[Stored dataset items]
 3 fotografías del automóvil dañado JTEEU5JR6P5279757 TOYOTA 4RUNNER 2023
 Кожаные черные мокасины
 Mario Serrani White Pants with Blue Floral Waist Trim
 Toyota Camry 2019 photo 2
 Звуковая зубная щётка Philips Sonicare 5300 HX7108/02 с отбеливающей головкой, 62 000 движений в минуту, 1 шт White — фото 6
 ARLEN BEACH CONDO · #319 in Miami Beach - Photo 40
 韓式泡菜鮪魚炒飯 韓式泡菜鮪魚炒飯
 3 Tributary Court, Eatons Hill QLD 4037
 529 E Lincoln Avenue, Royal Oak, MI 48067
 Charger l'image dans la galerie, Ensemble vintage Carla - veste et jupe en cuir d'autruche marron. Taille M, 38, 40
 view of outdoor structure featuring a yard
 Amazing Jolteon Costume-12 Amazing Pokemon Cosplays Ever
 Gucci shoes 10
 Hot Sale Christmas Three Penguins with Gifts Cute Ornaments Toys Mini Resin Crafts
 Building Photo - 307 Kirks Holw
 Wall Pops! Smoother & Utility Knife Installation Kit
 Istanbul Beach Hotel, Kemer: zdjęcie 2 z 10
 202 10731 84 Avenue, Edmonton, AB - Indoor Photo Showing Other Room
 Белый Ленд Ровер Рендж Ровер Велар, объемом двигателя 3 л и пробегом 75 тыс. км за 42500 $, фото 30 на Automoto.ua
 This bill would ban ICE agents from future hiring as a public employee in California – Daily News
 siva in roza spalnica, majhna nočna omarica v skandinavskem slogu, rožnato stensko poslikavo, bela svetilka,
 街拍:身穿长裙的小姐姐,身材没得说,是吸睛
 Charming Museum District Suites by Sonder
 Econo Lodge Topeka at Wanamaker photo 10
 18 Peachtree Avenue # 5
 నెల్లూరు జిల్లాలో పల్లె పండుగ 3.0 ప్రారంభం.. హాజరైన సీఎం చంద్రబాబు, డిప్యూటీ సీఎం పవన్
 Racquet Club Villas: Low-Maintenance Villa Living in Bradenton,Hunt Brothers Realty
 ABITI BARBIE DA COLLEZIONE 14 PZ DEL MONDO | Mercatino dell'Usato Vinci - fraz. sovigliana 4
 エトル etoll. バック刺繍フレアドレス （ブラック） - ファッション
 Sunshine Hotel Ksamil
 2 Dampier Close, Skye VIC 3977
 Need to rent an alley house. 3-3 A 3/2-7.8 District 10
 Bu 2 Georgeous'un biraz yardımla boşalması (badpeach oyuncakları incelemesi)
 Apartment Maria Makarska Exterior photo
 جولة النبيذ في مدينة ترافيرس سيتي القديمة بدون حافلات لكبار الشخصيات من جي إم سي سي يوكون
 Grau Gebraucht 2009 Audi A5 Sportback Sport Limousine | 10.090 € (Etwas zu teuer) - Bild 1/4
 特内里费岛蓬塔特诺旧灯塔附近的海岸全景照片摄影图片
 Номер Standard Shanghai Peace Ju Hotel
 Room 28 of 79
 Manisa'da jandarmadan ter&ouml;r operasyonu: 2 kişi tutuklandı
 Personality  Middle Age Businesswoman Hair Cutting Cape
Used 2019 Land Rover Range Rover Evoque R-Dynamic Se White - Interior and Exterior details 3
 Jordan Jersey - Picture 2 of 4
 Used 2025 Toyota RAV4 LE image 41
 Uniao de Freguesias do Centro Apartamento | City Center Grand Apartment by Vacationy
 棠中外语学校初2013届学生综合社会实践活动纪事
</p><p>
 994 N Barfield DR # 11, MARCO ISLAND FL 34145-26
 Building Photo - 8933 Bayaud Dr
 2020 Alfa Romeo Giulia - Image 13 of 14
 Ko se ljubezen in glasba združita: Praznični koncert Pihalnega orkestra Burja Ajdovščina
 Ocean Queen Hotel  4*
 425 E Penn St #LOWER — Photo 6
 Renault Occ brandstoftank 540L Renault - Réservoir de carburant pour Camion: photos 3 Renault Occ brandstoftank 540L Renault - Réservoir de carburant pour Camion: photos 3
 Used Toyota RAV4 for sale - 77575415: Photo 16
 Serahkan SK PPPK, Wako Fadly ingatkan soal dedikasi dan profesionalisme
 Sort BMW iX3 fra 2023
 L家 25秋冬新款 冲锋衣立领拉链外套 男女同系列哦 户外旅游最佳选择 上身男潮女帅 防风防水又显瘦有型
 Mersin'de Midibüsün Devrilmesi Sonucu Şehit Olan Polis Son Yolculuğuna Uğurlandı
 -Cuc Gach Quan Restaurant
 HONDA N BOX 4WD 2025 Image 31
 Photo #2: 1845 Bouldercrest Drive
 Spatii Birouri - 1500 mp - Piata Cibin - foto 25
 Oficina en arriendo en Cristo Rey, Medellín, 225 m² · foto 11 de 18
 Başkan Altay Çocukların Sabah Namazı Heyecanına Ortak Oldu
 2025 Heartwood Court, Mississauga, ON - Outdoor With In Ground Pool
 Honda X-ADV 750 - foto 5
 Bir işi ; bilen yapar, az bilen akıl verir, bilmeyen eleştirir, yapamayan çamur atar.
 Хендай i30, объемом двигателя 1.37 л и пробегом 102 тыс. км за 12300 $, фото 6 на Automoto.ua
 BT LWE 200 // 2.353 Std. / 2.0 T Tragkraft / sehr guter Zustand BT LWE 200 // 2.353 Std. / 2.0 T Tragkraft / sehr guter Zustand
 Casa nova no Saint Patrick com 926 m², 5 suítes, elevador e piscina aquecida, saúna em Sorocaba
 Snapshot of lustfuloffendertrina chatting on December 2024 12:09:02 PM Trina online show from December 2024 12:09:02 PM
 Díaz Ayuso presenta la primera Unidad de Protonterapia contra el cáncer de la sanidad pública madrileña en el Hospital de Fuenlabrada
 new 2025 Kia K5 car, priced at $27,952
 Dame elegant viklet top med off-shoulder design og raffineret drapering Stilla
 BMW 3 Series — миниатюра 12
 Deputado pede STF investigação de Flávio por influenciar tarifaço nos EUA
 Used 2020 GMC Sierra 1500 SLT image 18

• _WORK ORDER_
Every line above that holds "Automoto" should be tallied; answer with the total alone.

• _RESPONSE AREA_
2